TEXT SHOWN:

Post by Lightning Rod » July 25th, 2007, 5:04 pm

this piece was sent to me by a longtime friend
Nobility by any other name…..
Valentines Day 2007
by Arresdi



“Baby let me follow you down,
baby let me follow you down
Well,
I'll do anythin
in this god almighty world
If you just let me follow you down.
Can I come home with you,
baby
can I come home with you ?
Yes,
I'll do anything
in this god almighty world
If you just let me come home with you.

Baby let me follow you down,
baby let me follow you down
Well,
I'll do anything
in this god almighty world
If you just let me follow you down.

Yes I'll do anything in this god almighty world
if you just let me follow you down.”

Song by Eric von Schmidt
sung by Bob Dylan on the self titled ‘Bob Dylan’ album




Nobility by any other name…..

We are all just animals, exquisite expressions of carbon biology.
No genius that has ever lived so far could have designed us.
We are absolutely incredibly complex mechanical,
hydraulic, electrical, chemical and sentient products of nature.
We are all just animals, equipped with self congratulatory awareness.
We are the animated product of so many biological trials and errors
over an unbelievably long stretch of quiet biological laboratory time
that we are constantly mistaking ourselves for the end product,
when likely we are either a temporary new minor improvement
or another catastrophic failure along the way, soon to be dispensed with.
But nonetheless, the bottom line here is that we are just animals.

Other animals, less linguistic than humans, often display a nobility,
anthropomorphically speaking, that is part of their instinctual hard wiring.
Humans construct architectures around linguistic institutions to give each
other medals when they behave as nobly as animals…. linguistic constructs
like religion, morality, philosophy, history, clan, country. Other animals
just do it. Then, they sniff the air for reconnaissance and they move on to
the next time consuming daily activity.

We tease, pretend, plan, dream, flirt, act, perform, create in order to
attract others into our web of a relationship. Some call it lovers courting.

We are instinctually attracted to others in an illogical desire to have the
object of our desire in our arms in the passionate thrill of sexual energy.
Some say, falling in love.

Birds do it, bees do it, dogs do it, bears do it, raccoons and
fireflies do it, even fish in the deep blue but quickly warming sea do it.
We all love to hump
each other. Maybe we all hump to love each other? Let us thank nature for
some small favors.

Some animals are known to display an unaccountable nobility toward others.
Dolphins are famous for it. Wales also occasionally will inexplicably allow
small weak species like humans to swim along with them. A whale could
flick their tail and turn a human into tomato paste. Elephants mourn their
lost ones and stay with them in some noble display of respect. And I don’t
have to tell anyone about the nobility of many wolf breeds that we call dogs.

So we are indeed animals. Unlike our non humanoid cousins, we are capable of immense cruelty beyond imagination. Well actually, human imagination is the only limit, isn’t it? And we are capable of a nobility also that sometimes
defies
reason.

My very humble opinion is that the only a couple of expressions that
single out humans from the great herds of other animals. One is the
amazing creative drive that produces thousands of kinds of enjoyable
music and the other is the eloquence of the language of physics. As
for love, I don’t know where exactly love fits into the programming
language that includes all our other instincts.

STUDY QUESTIONS:
1 > Answer these questions about the post on nobility:
(a) Who wrote the song quoted at the start?
(b) On which album did Bob Dylan sing it?
(c) Which animals does the post say mourn their lost ones?
2 > Which linguistic constructs does the post on nobility name as ways humans give each other medals for behaving as nobly as animals?
3 > Could you write the next part of the post on nobility, starting after its last sentence?

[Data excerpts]

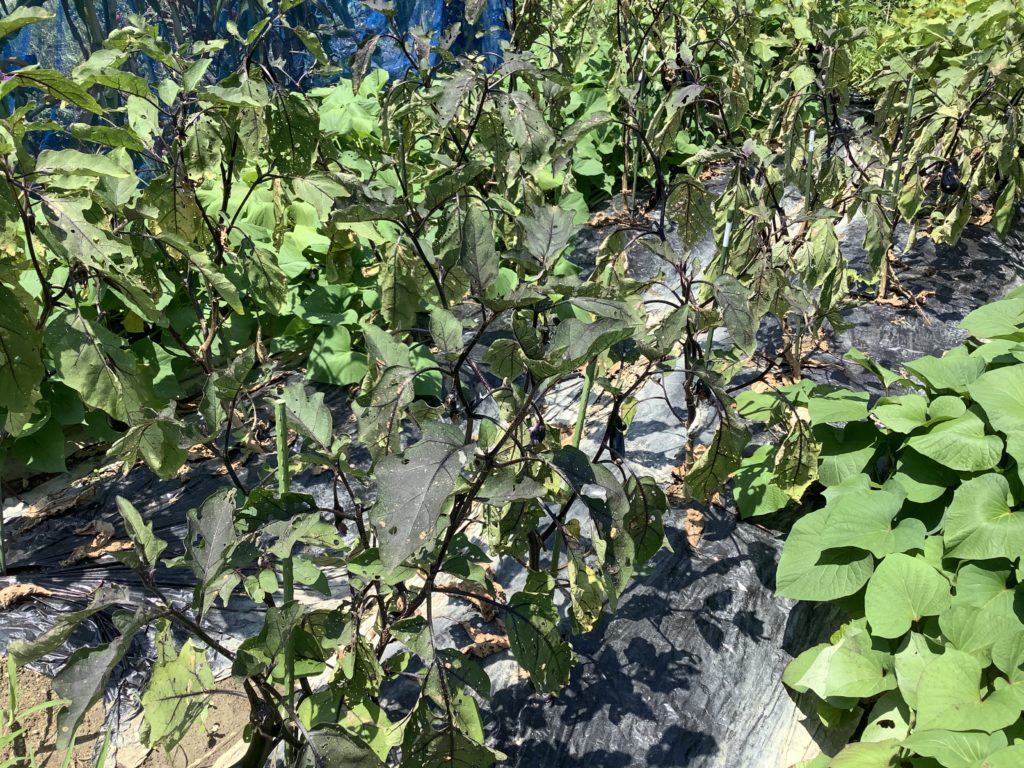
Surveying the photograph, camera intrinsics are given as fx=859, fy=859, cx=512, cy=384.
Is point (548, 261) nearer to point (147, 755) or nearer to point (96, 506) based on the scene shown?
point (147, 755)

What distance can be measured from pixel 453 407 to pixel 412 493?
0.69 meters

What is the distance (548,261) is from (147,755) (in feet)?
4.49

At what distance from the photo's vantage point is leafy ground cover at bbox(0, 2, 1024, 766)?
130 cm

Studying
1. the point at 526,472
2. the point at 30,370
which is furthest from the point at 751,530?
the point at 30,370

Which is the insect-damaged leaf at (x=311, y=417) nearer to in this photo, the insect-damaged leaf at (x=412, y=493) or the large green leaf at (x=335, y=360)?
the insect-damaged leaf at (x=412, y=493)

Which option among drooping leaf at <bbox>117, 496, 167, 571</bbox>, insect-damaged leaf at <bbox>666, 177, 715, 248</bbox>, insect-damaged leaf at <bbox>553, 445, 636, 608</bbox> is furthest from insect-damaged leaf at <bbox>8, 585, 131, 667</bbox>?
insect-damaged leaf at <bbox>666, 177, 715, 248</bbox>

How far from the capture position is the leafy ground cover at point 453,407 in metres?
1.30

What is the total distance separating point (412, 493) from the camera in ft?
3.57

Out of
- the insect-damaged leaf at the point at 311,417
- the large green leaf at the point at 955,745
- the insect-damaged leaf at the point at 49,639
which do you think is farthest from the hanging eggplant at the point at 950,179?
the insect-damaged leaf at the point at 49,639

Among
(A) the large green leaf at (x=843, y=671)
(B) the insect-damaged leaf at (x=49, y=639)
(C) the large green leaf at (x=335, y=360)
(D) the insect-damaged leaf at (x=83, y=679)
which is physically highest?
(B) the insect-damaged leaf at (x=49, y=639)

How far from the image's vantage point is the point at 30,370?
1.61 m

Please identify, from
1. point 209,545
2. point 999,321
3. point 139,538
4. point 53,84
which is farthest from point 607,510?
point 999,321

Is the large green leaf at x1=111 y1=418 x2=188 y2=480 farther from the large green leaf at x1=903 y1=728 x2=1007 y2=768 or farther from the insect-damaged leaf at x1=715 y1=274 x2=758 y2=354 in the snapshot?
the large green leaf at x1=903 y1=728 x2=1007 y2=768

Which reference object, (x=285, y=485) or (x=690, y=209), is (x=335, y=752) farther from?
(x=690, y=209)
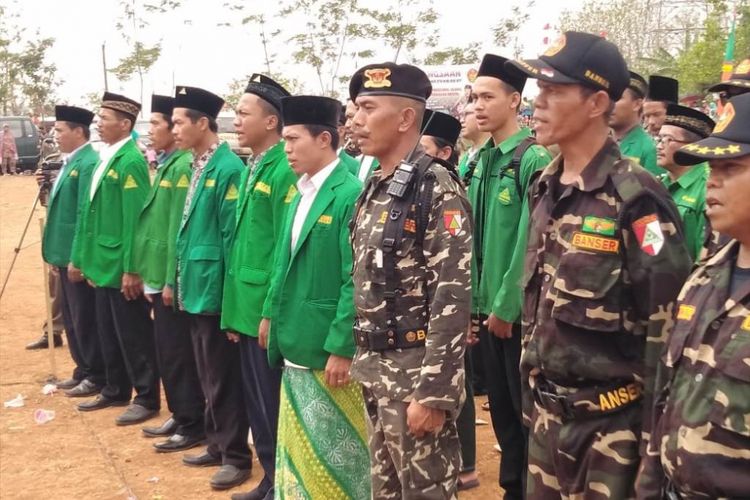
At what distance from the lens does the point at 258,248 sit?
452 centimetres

EXPECTED OUTPUTS:
1 >
(a) Eric von Schmidt
(b) The self-titled "Bob Dylan" album
(c) Elephants

2 > Religion, morality, philosophy, history, clan, country

3 >
Ok, so with that long and dull prelude to a sad song which I can’t
possibly write for you. I’m here to talk about love. Not the St.
Valentine’s chocolate box , card carrying mass protest against
loneliness that happens yearly on February Fourteenth. I’m here to
bring up the hard wired nobility that our animal architecture
sometimes commits. Somewhere down the line, the word love will by
default be the description of what this story describes, taken of
course, with liberal and anthropomorphic poetic license.


The nobility of friendship

Debra, one of my coworkers, is from a small town in central Texas,
Ennis. Please pronounce the town’s name like ‘tennis’ not like
‘penis’.

Her grandparents Hattie and Lee Lowy lived on the outskirts of Ennis
back in the mid
seventies when they were both in their mid seventies themselves. They
lived in Garrett, Texas in a small mobile home park for elderly types
owned by one Leo Christian, who himself occupied a 14’ x 70’ single wide
home. Garrett is now just off Interstate 45, before that it was US 75.
When Hattie and Lee lived there everyone called it Highway 5 because US 75 had not been completed from Galveston all the way up to Sherman yet and there were old parts that still were the original Highway 5 that went
through every little town that might have a gas station and a roadside
diner. Them was the days for a road trip in Texas. You could eat your way
across the Texarkana to El Paso 1,400 miles of Highway 80 in four days
and never eat the same thing twice.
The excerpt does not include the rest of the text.